Para aderezar todo esto, un violinista nominado a premios Grammy redondeaba una noche magnífica. Empleando un mítico Stradivaris, creaba paisajes musicales impresionantes. La reacción del público hacia él fue tan grande que ejecutó un solo adicional a lo mostrado en la lista de temas. Los aplausos, tanto en cantidad como sonoridad, iban en aumento. Tenía muchos años que no se veía una presentación de tan alto nivel en una de las ciudades con mayor historia en México. Quizá el momento más entrañable fue la conclusión del concierto.
-Se me hace raro que no hayan tocado ninguna canción mexicana; casi siempre (al ser un grupo internacional) interpretan una como agradecimiento al público- mencioné a mi animado padre. No había pasado ni un minuto de haber dicho esto cuando una de las damas en violines se paró de su asiento para entonar la canción “México” ondeando una bandera tricolor. Si bien su voz no era impresionante, su pasión compensó esto. La empatía entre artistas y público fue inmediata. Al concluir esto, interpretaron una jovial samba. Todos los miembros, a la par de tocar, se colocaron las banderas de sus respectivas patrias. Escudos de Canadá, Ecuador, Bolivia, Brasil, Costa Rica y demás países invadieron el escenario. Un par músicos mexicanos se ataviaron con máscaras de luchadores (Atlantis, Octagón, Máscara Sagrada; ídolos de mi niñez) para comenzar a bailar y recorrer gran parte del recinto.
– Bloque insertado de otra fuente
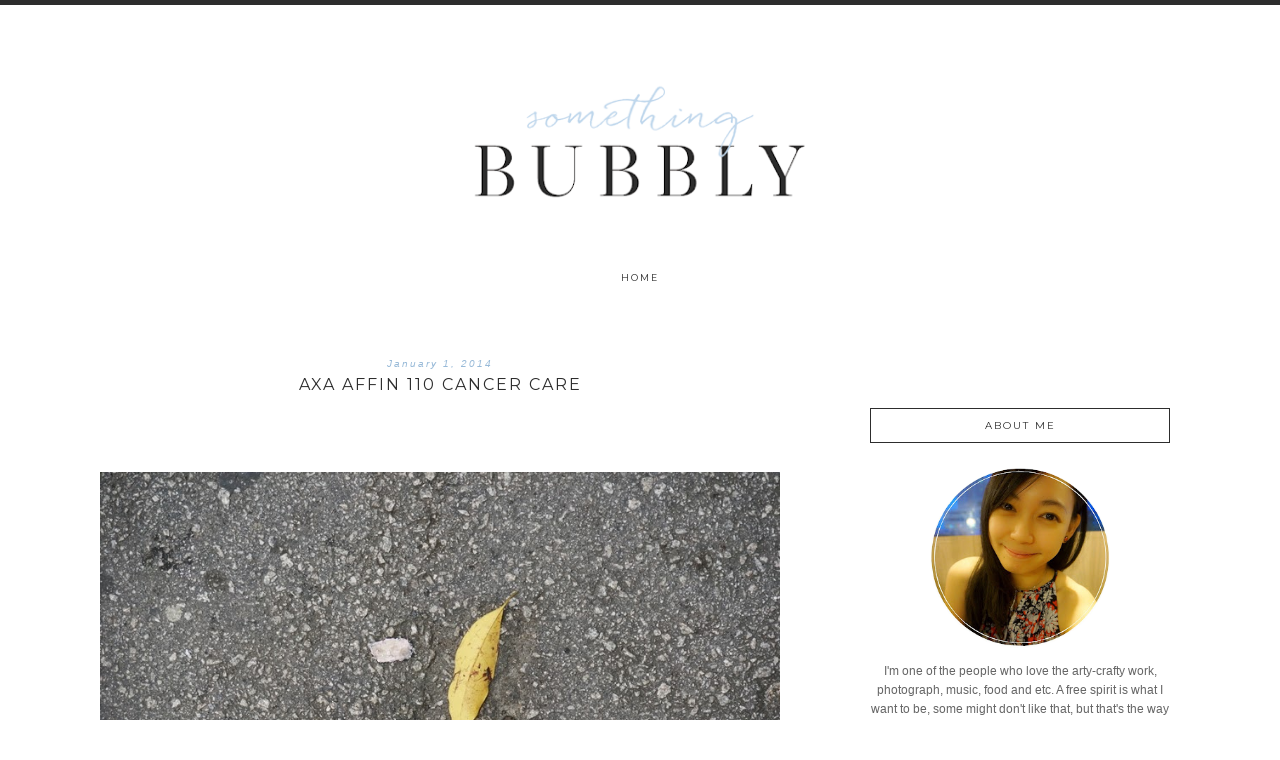

--- FILE ---
content_type: text/html; charset=utf-8
request_url: https://www.google.com/recaptcha/api2/aframe
body_size: 258
content:
<!DOCTYPE HTML><html><head><meta http-equiv="content-type" content="text/html; charset=UTF-8"></head><body><script nonce="lDObzmbu8HpIKDUAgZW9sA">/** Anti-fraud and anti-abuse applications only. See google.com/recaptcha */ try{var clients={'sodar':'https://pagead2.googlesyndication.com/pagead/sodar?'};window.addEventListener("message",function(a){try{if(a.source===window.parent){var b=JSON.parse(a.data);var c=clients[b['id']];if(c){var d=document.createElement('img');d.src=c+b['params']+'&rc='+(localStorage.getItem("rc::a")?sessionStorage.getItem("rc::b"):"");window.document.body.appendChild(d);sessionStorage.setItem("rc::e",parseInt(sessionStorage.getItem("rc::e")||0)+1);localStorage.setItem("rc::h",'1768385832128');}}}catch(b){}});window.parent.postMessage("_grecaptcha_ready", "*");}catch(b){}</script></body></html>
Un viejo conocido, de esos que defienden al “rock como el mejor género en toda la música”; estaba graba empleando su celular con la sonrisa de un niño pequeño que acaba de recibir un dulce. Todos los presentes despedimos de pie y estruendosamente a todos los músicos, mis manos se cansaron de tanto aplaudir. El apoyo de la Arkin Family Foundation no ha sido en vano; están consiguiendo compartir el talento de todos estos jóvenes entre 18 y 30 años con todo el mundo. Con este mundo moderno tan lastimado por cuestiones financieras y sociales; es grato ver que existen más cosas buenas para sonreír para lamentar. Está es una de ellas. Para la próxima, dejaré a un lado mi apatía, compraré mi boleto con anticipación y estaré puntualmente para oír un grupo de personas con un don excepcional.